Finde said:
Ben oyunlarla ingilizce öğrenme döneminin yeni nesil için geçerli olduğunu düşünmüyorum. Bugünlerde tüm oyunlarda türkçe destek çıkıyor nerdeyse. Çıkmasa bile tonla oyun var ellerinin altında. Bir oyunda dil desteği yoksa yama da bulamıyorlarsa başka oyunlara geçiyorlar internet sağolsun. Bizim dönem bilgisayarda 3-5 oyun olurdu mecbur dönüp dönüp onları oynardın, internet de yoktu çoğu bilgisayarda, çokça aynı şeyi görüp hala anlamını çözemediysen sözlükten bakardın kafana kazınırdı. Bir yerden sonra sözlüğe bakma ihtiyacın azalırdı filan.
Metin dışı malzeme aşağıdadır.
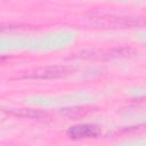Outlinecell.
Here are the masks:
<instances>
[{"mask_svg": "<svg viewBox=\"0 0 146 146\" xmlns=\"http://www.w3.org/2000/svg\"><path fill=\"white\" fill-rule=\"evenodd\" d=\"M86 19L92 26L103 29H131L144 23L143 17L119 16L105 13H91L87 15Z\"/></svg>", "mask_w": 146, "mask_h": 146, "instance_id": "1", "label": "cell"}, {"mask_svg": "<svg viewBox=\"0 0 146 146\" xmlns=\"http://www.w3.org/2000/svg\"><path fill=\"white\" fill-rule=\"evenodd\" d=\"M73 70L68 66L64 65H49L36 67L30 72H26L23 78L26 79H38V80H51V79H60L70 75Z\"/></svg>", "mask_w": 146, "mask_h": 146, "instance_id": "2", "label": "cell"}, {"mask_svg": "<svg viewBox=\"0 0 146 146\" xmlns=\"http://www.w3.org/2000/svg\"><path fill=\"white\" fill-rule=\"evenodd\" d=\"M135 55V50L127 47L121 48H112L108 50H99V51H90L88 54H83L82 58H89V59H100V60H107V59H116V58H124L130 57Z\"/></svg>", "mask_w": 146, "mask_h": 146, "instance_id": "3", "label": "cell"}, {"mask_svg": "<svg viewBox=\"0 0 146 146\" xmlns=\"http://www.w3.org/2000/svg\"><path fill=\"white\" fill-rule=\"evenodd\" d=\"M102 133L100 128L90 124V123H81L76 125H72L67 129L66 135L71 139H90V138H97Z\"/></svg>", "mask_w": 146, "mask_h": 146, "instance_id": "4", "label": "cell"}, {"mask_svg": "<svg viewBox=\"0 0 146 146\" xmlns=\"http://www.w3.org/2000/svg\"><path fill=\"white\" fill-rule=\"evenodd\" d=\"M10 114H14L16 116L39 121V122H46L50 120V115L41 110H33V108H21V110H11L9 112Z\"/></svg>", "mask_w": 146, "mask_h": 146, "instance_id": "5", "label": "cell"}, {"mask_svg": "<svg viewBox=\"0 0 146 146\" xmlns=\"http://www.w3.org/2000/svg\"><path fill=\"white\" fill-rule=\"evenodd\" d=\"M92 111L91 107L88 106H74V107H66V108H62L60 110V114L65 117L68 119H80L86 116L88 113H90Z\"/></svg>", "mask_w": 146, "mask_h": 146, "instance_id": "6", "label": "cell"}, {"mask_svg": "<svg viewBox=\"0 0 146 146\" xmlns=\"http://www.w3.org/2000/svg\"><path fill=\"white\" fill-rule=\"evenodd\" d=\"M29 29V25L25 24H17V23H0V33H6V32H15V31H21V30H26Z\"/></svg>", "mask_w": 146, "mask_h": 146, "instance_id": "7", "label": "cell"}, {"mask_svg": "<svg viewBox=\"0 0 146 146\" xmlns=\"http://www.w3.org/2000/svg\"><path fill=\"white\" fill-rule=\"evenodd\" d=\"M7 59H8V57H6V56H0V64L5 63Z\"/></svg>", "mask_w": 146, "mask_h": 146, "instance_id": "8", "label": "cell"}]
</instances>
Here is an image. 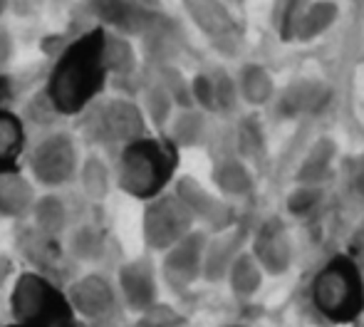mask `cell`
I'll return each mask as SVG.
<instances>
[{
  "instance_id": "cell-40",
  "label": "cell",
  "mask_w": 364,
  "mask_h": 327,
  "mask_svg": "<svg viewBox=\"0 0 364 327\" xmlns=\"http://www.w3.org/2000/svg\"><path fill=\"white\" fill-rule=\"evenodd\" d=\"M8 3H10V0H0V18H3V13L8 10Z\"/></svg>"
},
{
  "instance_id": "cell-24",
  "label": "cell",
  "mask_w": 364,
  "mask_h": 327,
  "mask_svg": "<svg viewBox=\"0 0 364 327\" xmlns=\"http://www.w3.org/2000/svg\"><path fill=\"white\" fill-rule=\"evenodd\" d=\"M265 278H268V275L263 273V268H260L258 260L253 258V253L243 250V253L235 258V263L230 265L228 275H225V285H228L230 295H233L238 303L245 305L263 290Z\"/></svg>"
},
{
  "instance_id": "cell-15",
  "label": "cell",
  "mask_w": 364,
  "mask_h": 327,
  "mask_svg": "<svg viewBox=\"0 0 364 327\" xmlns=\"http://www.w3.org/2000/svg\"><path fill=\"white\" fill-rule=\"evenodd\" d=\"M332 100V90L320 80H297L275 95V109L283 119H300L322 112Z\"/></svg>"
},
{
  "instance_id": "cell-26",
  "label": "cell",
  "mask_w": 364,
  "mask_h": 327,
  "mask_svg": "<svg viewBox=\"0 0 364 327\" xmlns=\"http://www.w3.org/2000/svg\"><path fill=\"white\" fill-rule=\"evenodd\" d=\"M105 63L109 70V77L127 80L136 73L139 60H136V50L127 35L105 28Z\"/></svg>"
},
{
  "instance_id": "cell-38",
  "label": "cell",
  "mask_w": 364,
  "mask_h": 327,
  "mask_svg": "<svg viewBox=\"0 0 364 327\" xmlns=\"http://www.w3.org/2000/svg\"><path fill=\"white\" fill-rule=\"evenodd\" d=\"M347 255H352V258L357 260V263L362 265V270H364V218L360 221V226L352 231V236H350V243H347V250H345Z\"/></svg>"
},
{
  "instance_id": "cell-8",
  "label": "cell",
  "mask_w": 364,
  "mask_h": 327,
  "mask_svg": "<svg viewBox=\"0 0 364 327\" xmlns=\"http://www.w3.org/2000/svg\"><path fill=\"white\" fill-rule=\"evenodd\" d=\"M193 228H198L196 218H193V213L188 211V206L181 201V196L173 188L144 203V211H141V241H144L149 253L161 255L164 250H168L183 236H188Z\"/></svg>"
},
{
  "instance_id": "cell-13",
  "label": "cell",
  "mask_w": 364,
  "mask_h": 327,
  "mask_svg": "<svg viewBox=\"0 0 364 327\" xmlns=\"http://www.w3.org/2000/svg\"><path fill=\"white\" fill-rule=\"evenodd\" d=\"M173 191L181 196V201L188 206V211L196 218V226L203 228L208 233H218L230 228L233 223L240 221L238 208L233 206V201L223 198L216 191H208L201 181H196L193 176H178L173 181Z\"/></svg>"
},
{
  "instance_id": "cell-32",
  "label": "cell",
  "mask_w": 364,
  "mask_h": 327,
  "mask_svg": "<svg viewBox=\"0 0 364 327\" xmlns=\"http://www.w3.org/2000/svg\"><path fill=\"white\" fill-rule=\"evenodd\" d=\"M213 82H216V102H218V114H233L240 104L238 85L235 77L225 70H213Z\"/></svg>"
},
{
  "instance_id": "cell-33",
  "label": "cell",
  "mask_w": 364,
  "mask_h": 327,
  "mask_svg": "<svg viewBox=\"0 0 364 327\" xmlns=\"http://www.w3.org/2000/svg\"><path fill=\"white\" fill-rule=\"evenodd\" d=\"M312 0H280V10H278V35L280 40H295V30L300 23L302 13L307 10Z\"/></svg>"
},
{
  "instance_id": "cell-5",
  "label": "cell",
  "mask_w": 364,
  "mask_h": 327,
  "mask_svg": "<svg viewBox=\"0 0 364 327\" xmlns=\"http://www.w3.org/2000/svg\"><path fill=\"white\" fill-rule=\"evenodd\" d=\"M13 323L25 327H80L65 288L35 270H23L8 295Z\"/></svg>"
},
{
  "instance_id": "cell-31",
  "label": "cell",
  "mask_w": 364,
  "mask_h": 327,
  "mask_svg": "<svg viewBox=\"0 0 364 327\" xmlns=\"http://www.w3.org/2000/svg\"><path fill=\"white\" fill-rule=\"evenodd\" d=\"M191 97L193 107L206 114H218V102H216V82L213 73H196L191 77Z\"/></svg>"
},
{
  "instance_id": "cell-11",
  "label": "cell",
  "mask_w": 364,
  "mask_h": 327,
  "mask_svg": "<svg viewBox=\"0 0 364 327\" xmlns=\"http://www.w3.org/2000/svg\"><path fill=\"white\" fill-rule=\"evenodd\" d=\"M248 250L268 278H283L295 263V241L283 216H265L250 228Z\"/></svg>"
},
{
  "instance_id": "cell-39",
  "label": "cell",
  "mask_w": 364,
  "mask_h": 327,
  "mask_svg": "<svg viewBox=\"0 0 364 327\" xmlns=\"http://www.w3.org/2000/svg\"><path fill=\"white\" fill-rule=\"evenodd\" d=\"M15 100V82L8 73H0V107H10Z\"/></svg>"
},
{
  "instance_id": "cell-4",
  "label": "cell",
  "mask_w": 364,
  "mask_h": 327,
  "mask_svg": "<svg viewBox=\"0 0 364 327\" xmlns=\"http://www.w3.org/2000/svg\"><path fill=\"white\" fill-rule=\"evenodd\" d=\"M80 134L95 151H119L129 141L151 134L144 109L129 97H100L80 117Z\"/></svg>"
},
{
  "instance_id": "cell-20",
  "label": "cell",
  "mask_w": 364,
  "mask_h": 327,
  "mask_svg": "<svg viewBox=\"0 0 364 327\" xmlns=\"http://www.w3.org/2000/svg\"><path fill=\"white\" fill-rule=\"evenodd\" d=\"M25 154H28L25 119L10 107H0V171L23 168Z\"/></svg>"
},
{
  "instance_id": "cell-17",
  "label": "cell",
  "mask_w": 364,
  "mask_h": 327,
  "mask_svg": "<svg viewBox=\"0 0 364 327\" xmlns=\"http://www.w3.org/2000/svg\"><path fill=\"white\" fill-rule=\"evenodd\" d=\"M35 198H38L35 181L25 176L23 168L0 171V218L3 221L23 223L25 218H30Z\"/></svg>"
},
{
  "instance_id": "cell-25",
  "label": "cell",
  "mask_w": 364,
  "mask_h": 327,
  "mask_svg": "<svg viewBox=\"0 0 364 327\" xmlns=\"http://www.w3.org/2000/svg\"><path fill=\"white\" fill-rule=\"evenodd\" d=\"M164 134L178 146V149H196L206 141L208 134V114L196 107L176 109Z\"/></svg>"
},
{
  "instance_id": "cell-2",
  "label": "cell",
  "mask_w": 364,
  "mask_h": 327,
  "mask_svg": "<svg viewBox=\"0 0 364 327\" xmlns=\"http://www.w3.org/2000/svg\"><path fill=\"white\" fill-rule=\"evenodd\" d=\"M178 154L181 149L166 134L129 141L114 154V186L141 203L151 201L176 181Z\"/></svg>"
},
{
  "instance_id": "cell-9",
  "label": "cell",
  "mask_w": 364,
  "mask_h": 327,
  "mask_svg": "<svg viewBox=\"0 0 364 327\" xmlns=\"http://www.w3.org/2000/svg\"><path fill=\"white\" fill-rule=\"evenodd\" d=\"M15 248L23 255V260L30 265L28 270L45 275V278L55 280L58 285H68L75 278L77 263L70 255L65 238H55L35 228L33 223H23L15 231Z\"/></svg>"
},
{
  "instance_id": "cell-3",
  "label": "cell",
  "mask_w": 364,
  "mask_h": 327,
  "mask_svg": "<svg viewBox=\"0 0 364 327\" xmlns=\"http://www.w3.org/2000/svg\"><path fill=\"white\" fill-rule=\"evenodd\" d=\"M310 305L327 325H352L364 315V270L352 255L335 253L310 280Z\"/></svg>"
},
{
  "instance_id": "cell-18",
  "label": "cell",
  "mask_w": 364,
  "mask_h": 327,
  "mask_svg": "<svg viewBox=\"0 0 364 327\" xmlns=\"http://www.w3.org/2000/svg\"><path fill=\"white\" fill-rule=\"evenodd\" d=\"M211 181L216 191L228 201H245L255 193V176L250 171L248 161L238 154H225L213 161Z\"/></svg>"
},
{
  "instance_id": "cell-22",
  "label": "cell",
  "mask_w": 364,
  "mask_h": 327,
  "mask_svg": "<svg viewBox=\"0 0 364 327\" xmlns=\"http://www.w3.org/2000/svg\"><path fill=\"white\" fill-rule=\"evenodd\" d=\"M75 181L80 183V191L87 201L102 203V201H107L109 191L114 188V168L105 159V154L90 151L87 156H82L80 171H77Z\"/></svg>"
},
{
  "instance_id": "cell-19",
  "label": "cell",
  "mask_w": 364,
  "mask_h": 327,
  "mask_svg": "<svg viewBox=\"0 0 364 327\" xmlns=\"http://www.w3.org/2000/svg\"><path fill=\"white\" fill-rule=\"evenodd\" d=\"M340 156V146L332 136H320L310 144L305 156L297 164L295 183H315V186H327V181L335 173V164Z\"/></svg>"
},
{
  "instance_id": "cell-30",
  "label": "cell",
  "mask_w": 364,
  "mask_h": 327,
  "mask_svg": "<svg viewBox=\"0 0 364 327\" xmlns=\"http://www.w3.org/2000/svg\"><path fill=\"white\" fill-rule=\"evenodd\" d=\"M235 154L243 161H258L265 156V132L255 114H245L235 127Z\"/></svg>"
},
{
  "instance_id": "cell-6",
  "label": "cell",
  "mask_w": 364,
  "mask_h": 327,
  "mask_svg": "<svg viewBox=\"0 0 364 327\" xmlns=\"http://www.w3.org/2000/svg\"><path fill=\"white\" fill-rule=\"evenodd\" d=\"M80 161V144L75 134L65 129L45 132L33 146H28V154H25L28 176L48 191L70 186L77 178Z\"/></svg>"
},
{
  "instance_id": "cell-35",
  "label": "cell",
  "mask_w": 364,
  "mask_h": 327,
  "mask_svg": "<svg viewBox=\"0 0 364 327\" xmlns=\"http://www.w3.org/2000/svg\"><path fill=\"white\" fill-rule=\"evenodd\" d=\"M342 173H345V186L350 198L364 206V151L350 156L342 166Z\"/></svg>"
},
{
  "instance_id": "cell-1",
  "label": "cell",
  "mask_w": 364,
  "mask_h": 327,
  "mask_svg": "<svg viewBox=\"0 0 364 327\" xmlns=\"http://www.w3.org/2000/svg\"><path fill=\"white\" fill-rule=\"evenodd\" d=\"M105 25L82 33L58 55L43 92L60 117H80L107 90Z\"/></svg>"
},
{
  "instance_id": "cell-41",
  "label": "cell",
  "mask_w": 364,
  "mask_h": 327,
  "mask_svg": "<svg viewBox=\"0 0 364 327\" xmlns=\"http://www.w3.org/2000/svg\"><path fill=\"white\" fill-rule=\"evenodd\" d=\"M218 327H248V325H243V323H225V325H218Z\"/></svg>"
},
{
  "instance_id": "cell-36",
  "label": "cell",
  "mask_w": 364,
  "mask_h": 327,
  "mask_svg": "<svg viewBox=\"0 0 364 327\" xmlns=\"http://www.w3.org/2000/svg\"><path fill=\"white\" fill-rule=\"evenodd\" d=\"M18 263H15V258L10 253H3L0 250V293L3 290H10L15 283V278H18Z\"/></svg>"
},
{
  "instance_id": "cell-10",
  "label": "cell",
  "mask_w": 364,
  "mask_h": 327,
  "mask_svg": "<svg viewBox=\"0 0 364 327\" xmlns=\"http://www.w3.org/2000/svg\"><path fill=\"white\" fill-rule=\"evenodd\" d=\"M208 231L193 228L188 236L173 243L161 253L159 260V278L161 285L176 298L188 295L203 280V255H206Z\"/></svg>"
},
{
  "instance_id": "cell-37",
  "label": "cell",
  "mask_w": 364,
  "mask_h": 327,
  "mask_svg": "<svg viewBox=\"0 0 364 327\" xmlns=\"http://www.w3.org/2000/svg\"><path fill=\"white\" fill-rule=\"evenodd\" d=\"M13 55H15L13 35L8 33V28L0 25V73H8L10 63H13Z\"/></svg>"
},
{
  "instance_id": "cell-28",
  "label": "cell",
  "mask_w": 364,
  "mask_h": 327,
  "mask_svg": "<svg viewBox=\"0 0 364 327\" xmlns=\"http://www.w3.org/2000/svg\"><path fill=\"white\" fill-rule=\"evenodd\" d=\"M139 104H141V109H144V117L154 134H164L168 122H171V117L176 114V104H173L171 95H168L156 80H151L144 90H141Z\"/></svg>"
},
{
  "instance_id": "cell-14",
  "label": "cell",
  "mask_w": 364,
  "mask_h": 327,
  "mask_svg": "<svg viewBox=\"0 0 364 327\" xmlns=\"http://www.w3.org/2000/svg\"><path fill=\"white\" fill-rule=\"evenodd\" d=\"M250 228L248 223L240 218L238 223H233L230 228L218 233H208L206 243V255H203V283H225V275H228L230 265L235 263L243 250H248L250 241Z\"/></svg>"
},
{
  "instance_id": "cell-16",
  "label": "cell",
  "mask_w": 364,
  "mask_h": 327,
  "mask_svg": "<svg viewBox=\"0 0 364 327\" xmlns=\"http://www.w3.org/2000/svg\"><path fill=\"white\" fill-rule=\"evenodd\" d=\"M65 245L77 265H97L109 255L112 233L100 221H82L68 231Z\"/></svg>"
},
{
  "instance_id": "cell-7",
  "label": "cell",
  "mask_w": 364,
  "mask_h": 327,
  "mask_svg": "<svg viewBox=\"0 0 364 327\" xmlns=\"http://www.w3.org/2000/svg\"><path fill=\"white\" fill-rule=\"evenodd\" d=\"M65 295L73 305L77 320L87 327H117L127 313L114 278L102 270L75 275L65 285Z\"/></svg>"
},
{
  "instance_id": "cell-21",
  "label": "cell",
  "mask_w": 364,
  "mask_h": 327,
  "mask_svg": "<svg viewBox=\"0 0 364 327\" xmlns=\"http://www.w3.org/2000/svg\"><path fill=\"white\" fill-rule=\"evenodd\" d=\"M30 223L35 228H40L43 233H48V236L65 238L70 228H73V208H70V201L58 191H45L43 196L35 198Z\"/></svg>"
},
{
  "instance_id": "cell-23",
  "label": "cell",
  "mask_w": 364,
  "mask_h": 327,
  "mask_svg": "<svg viewBox=\"0 0 364 327\" xmlns=\"http://www.w3.org/2000/svg\"><path fill=\"white\" fill-rule=\"evenodd\" d=\"M235 85H238L240 102L253 107V109L275 102V95H278V87H275V80H273V75H270V70L258 63L240 65L238 75H235Z\"/></svg>"
},
{
  "instance_id": "cell-42",
  "label": "cell",
  "mask_w": 364,
  "mask_h": 327,
  "mask_svg": "<svg viewBox=\"0 0 364 327\" xmlns=\"http://www.w3.org/2000/svg\"><path fill=\"white\" fill-rule=\"evenodd\" d=\"M0 327H25V325H20V323H10V325H0Z\"/></svg>"
},
{
  "instance_id": "cell-27",
  "label": "cell",
  "mask_w": 364,
  "mask_h": 327,
  "mask_svg": "<svg viewBox=\"0 0 364 327\" xmlns=\"http://www.w3.org/2000/svg\"><path fill=\"white\" fill-rule=\"evenodd\" d=\"M337 18H340V5L335 0H312L297 23L295 40L297 43H312L320 35H325L337 23Z\"/></svg>"
},
{
  "instance_id": "cell-29",
  "label": "cell",
  "mask_w": 364,
  "mask_h": 327,
  "mask_svg": "<svg viewBox=\"0 0 364 327\" xmlns=\"http://www.w3.org/2000/svg\"><path fill=\"white\" fill-rule=\"evenodd\" d=\"M327 203V186H315V183H295V188L288 193V208L290 216L300 221H312L322 213Z\"/></svg>"
},
{
  "instance_id": "cell-12",
  "label": "cell",
  "mask_w": 364,
  "mask_h": 327,
  "mask_svg": "<svg viewBox=\"0 0 364 327\" xmlns=\"http://www.w3.org/2000/svg\"><path fill=\"white\" fill-rule=\"evenodd\" d=\"M114 283L119 290L122 305L127 313L141 315L156 303H161V278L159 263L151 255H136L117 265Z\"/></svg>"
},
{
  "instance_id": "cell-34",
  "label": "cell",
  "mask_w": 364,
  "mask_h": 327,
  "mask_svg": "<svg viewBox=\"0 0 364 327\" xmlns=\"http://www.w3.org/2000/svg\"><path fill=\"white\" fill-rule=\"evenodd\" d=\"M136 327H183L186 320L176 313L173 308L164 303H156L154 308H149L146 313L136 315Z\"/></svg>"
}]
</instances>
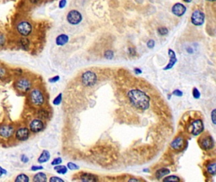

Yeni neslin bu tür zorluklara katlanmasına gerek yok. Zorunda olmadan bir sabır göstermeleri gerekiyor dolayısıyla çoğu vazgeçiyor. Eğer vazgeçmeyeceksen, bir oyunu bir kaç defa oynayacaksan olur bu tür şeyler. Diğer türlü olan ingilizceni parlatmakta kullanman mantıklı olur. Ama bir ingilizcen olmalı.
Buna ben de katılıyorum, Türkçe desteği bir çok oyunun içine girdi artık, hayatlarının içinde olmadıkları sürece ekstra çaba sarfetmezlerse kolay kolay öğrenemezler.
Mesela benim en son türkçe oynadığım oyun Dragon Age: Origins'ti, onda da %100 çeviri değildi, hatta ondan sonra çıkan Awakening'i falan türkçe yama bulamadığımdan oynayamamıştım. İngilizceyi geliştirmek için oyunlar oynamak çok güzel bir yöntem, ancak ingilizceyi "öğrenmek" için çok da güzel olmayabilir. Erozbey'in söylediği gibi sende bir seviyede ingilizce olacak, sıfırdan oyun oynayarak öğrenilebileceğini sanmıyorum.
Bir de Skyrim oyna, ben Skyrim'den çok fazla günlük hayatta geçerli olan ve bana okullarımda ekstra puan kazandıran şeyler öğrenmiştim. Broom, cabbage, kettle, fur gibi kelimeler. Bir de bu kelimeleri görünce alt+tab yapıp çevirmene gerek kalmıyor, çünkü zaten oyunda anlamları neyse onu görüyorsun. Yani giriyorsun eve, oradaki süpügrenin üstünde Broom yazıyor, senin gidip bunu çevirmene gerek kalmıyor çünkü görüyorsun onun süpürge olduğunu.